Monday, 31 August, 2009

5 problems with the Big 5 plan

Université du Québec à Montréal Rector Claude Corbo writes to The Hill Times:

Firstly, limiting some universities to undergraduate teaching, without significant faculty involvement in research, would gradually divest them of their very nature as institutes of higher learning. Even undergraduate students need to be trained in the most recent findings, and they should be inspired by teachers who, through their own research activities, are at the frontiers of their fields.

Secondly, as not all disciplines and all fields of study are offered in every university, our university system is already specialized. Incidentally, some of the significant disparities in research funding to universities can be explained by the presence or absence of a faculty of medicine. Thus, with $133-million and $122-million respectively, the University of Guelph and the University of Waterloo ranked 14th and 15th in research funding for Canadian universities in 2008. However, the first 13 institutions all have medical schools.

Thirdly, no university can seriously claim to excel in every field. Academic excellence is not like wall-to-wall carpeting. We must fund the excellence of researchers and research teams wherever they are found (and not according to the established reputation of the institution).
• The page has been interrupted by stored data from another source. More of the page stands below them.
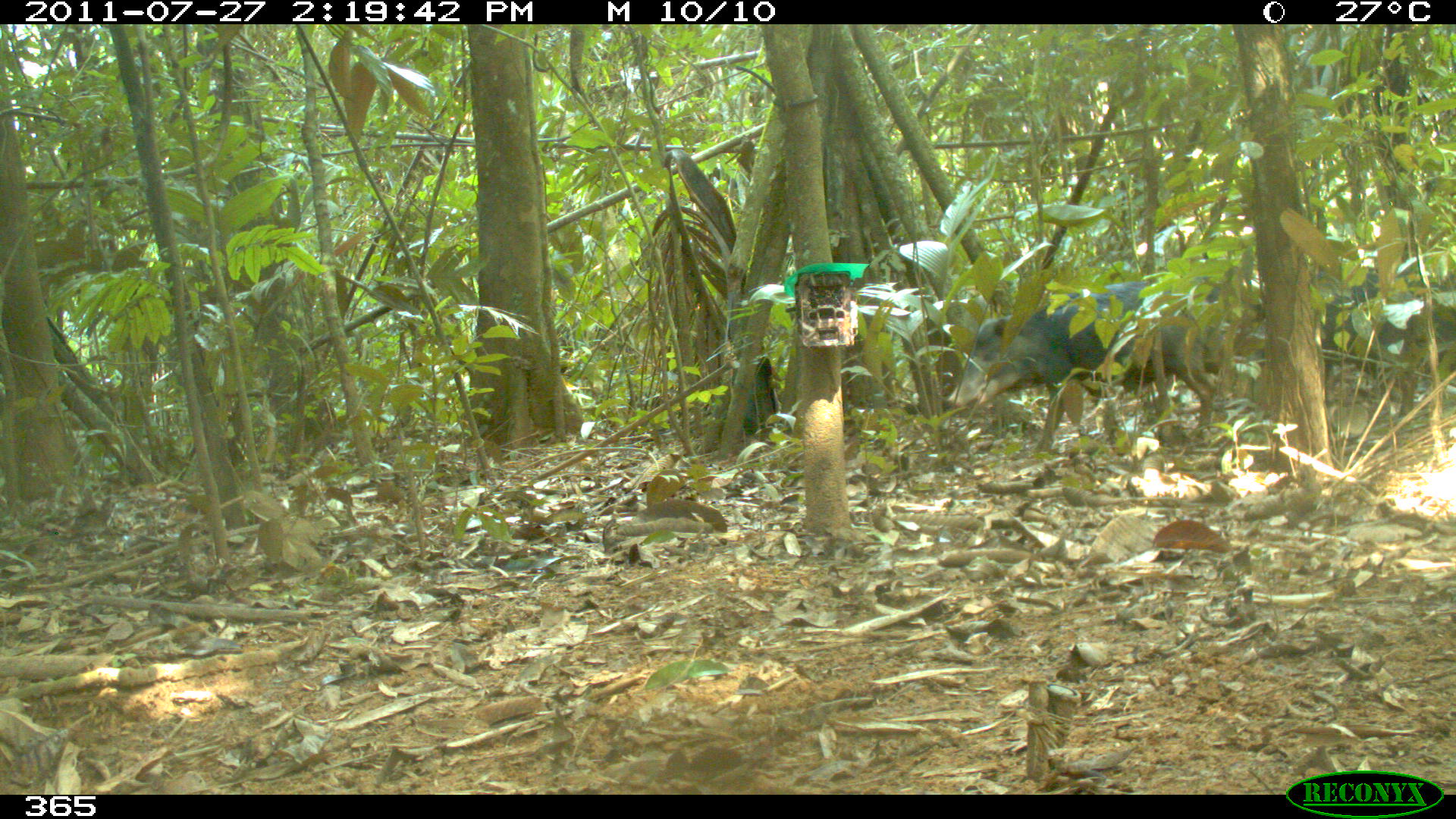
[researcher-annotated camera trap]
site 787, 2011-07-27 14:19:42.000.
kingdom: Animalia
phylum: Chordata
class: Mammalia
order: Artiodactyla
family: Tayassuidae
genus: Tayassu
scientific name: Tayassu pecari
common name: white-lipped peccary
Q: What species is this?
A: Tayassu pecari (white-lipped peccary).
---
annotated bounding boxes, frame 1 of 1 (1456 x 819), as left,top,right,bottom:
tayassu pecari: 948,275,1219,455; 1308,268,1455,419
Fourthly, there is a natural tendency to invest heavily in research areas with practical benefits, from medical engineering to pharmacology, aerospace, agriculture, etc. However, societies are faced with economic, social, political, cultural and ethical problems whose solutions will not be facilitated by ignorance resulting from a lack of research in the humanities and the social sciences.

Finally, the "big five" universities benefit not only from significant government support but also from philanthropic assistance disproportionate to that enjoyed by the average institution. This is well and good, because younger or smaller universities have nothing to gain, in the long-term, from the weakening of these major institutions.